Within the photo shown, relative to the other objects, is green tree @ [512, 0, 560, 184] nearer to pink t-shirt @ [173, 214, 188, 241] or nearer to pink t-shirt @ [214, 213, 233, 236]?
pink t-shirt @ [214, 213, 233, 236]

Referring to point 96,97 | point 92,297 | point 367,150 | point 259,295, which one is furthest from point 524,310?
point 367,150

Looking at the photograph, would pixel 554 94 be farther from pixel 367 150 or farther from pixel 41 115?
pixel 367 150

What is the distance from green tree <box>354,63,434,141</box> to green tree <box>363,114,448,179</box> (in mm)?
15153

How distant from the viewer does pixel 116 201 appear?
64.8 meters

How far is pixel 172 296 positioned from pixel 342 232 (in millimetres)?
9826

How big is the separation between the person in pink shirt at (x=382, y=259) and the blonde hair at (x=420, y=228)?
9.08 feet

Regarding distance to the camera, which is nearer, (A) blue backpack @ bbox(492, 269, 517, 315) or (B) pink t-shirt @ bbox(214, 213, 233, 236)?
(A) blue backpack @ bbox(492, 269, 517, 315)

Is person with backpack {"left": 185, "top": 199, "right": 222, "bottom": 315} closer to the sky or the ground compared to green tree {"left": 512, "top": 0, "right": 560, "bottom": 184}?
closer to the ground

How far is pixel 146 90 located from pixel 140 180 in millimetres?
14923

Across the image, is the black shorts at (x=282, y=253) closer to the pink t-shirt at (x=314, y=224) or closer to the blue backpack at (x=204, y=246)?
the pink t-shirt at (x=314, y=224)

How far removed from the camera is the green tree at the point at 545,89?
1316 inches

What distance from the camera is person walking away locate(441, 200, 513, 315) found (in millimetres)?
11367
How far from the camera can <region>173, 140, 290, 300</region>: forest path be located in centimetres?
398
......
Brief => Write out the lines again without changes, starting with the line that contains "What is the" and going on through the end of the items.

Written solution =>
What is the distance from green tree <box>354,63,434,141</box> to green tree <box>363,114,448,179</box> (in mm)?
15153

How distant from the viewer does pixel 116 201 appear?
64.8 meters

How far is pixel 172 296 positioned from pixel 342 232 (in millimetres)?
9826

How big is the separation between the person in pink shirt at (x=382, y=259) and the blonde hair at (x=420, y=228)?
9.08 feet

Regarding distance to the camera, which is nearer, (A) blue backpack @ bbox(492, 269, 517, 315) or (B) pink t-shirt @ bbox(214, 213, 233, 236)?
(A) blue backpack @ bbox(492, 269, 517, 315)

Is person with backpack {"left": 185, "top": 199, "right": 222, "bottom": 315} closer to the sky or the ground compared to green tree {"left": 512, "top": 0, "right": 560, "bottom": 184}?
closer to the ground

How far is pixel 146 90 located from pixel 140 180 in millimetres?
14923

Across the image, is the black shorts at (x=282, y=253) closer to the pink t-shirt at (x=314, y=224) or closer to the blue backpack at (x=204, y=246)?
the pink t-shirt at (x=314, y=224)

How far removed from the camera is the green tree at the point at 545,89?
1316 inches

What distance from the camera is person walking away locate(441, 200, 513, 315) found (in millimetres)?
11367
How far from the camera can <region>173, 140, 290, 300</region>: forest path be located in centimetres?
398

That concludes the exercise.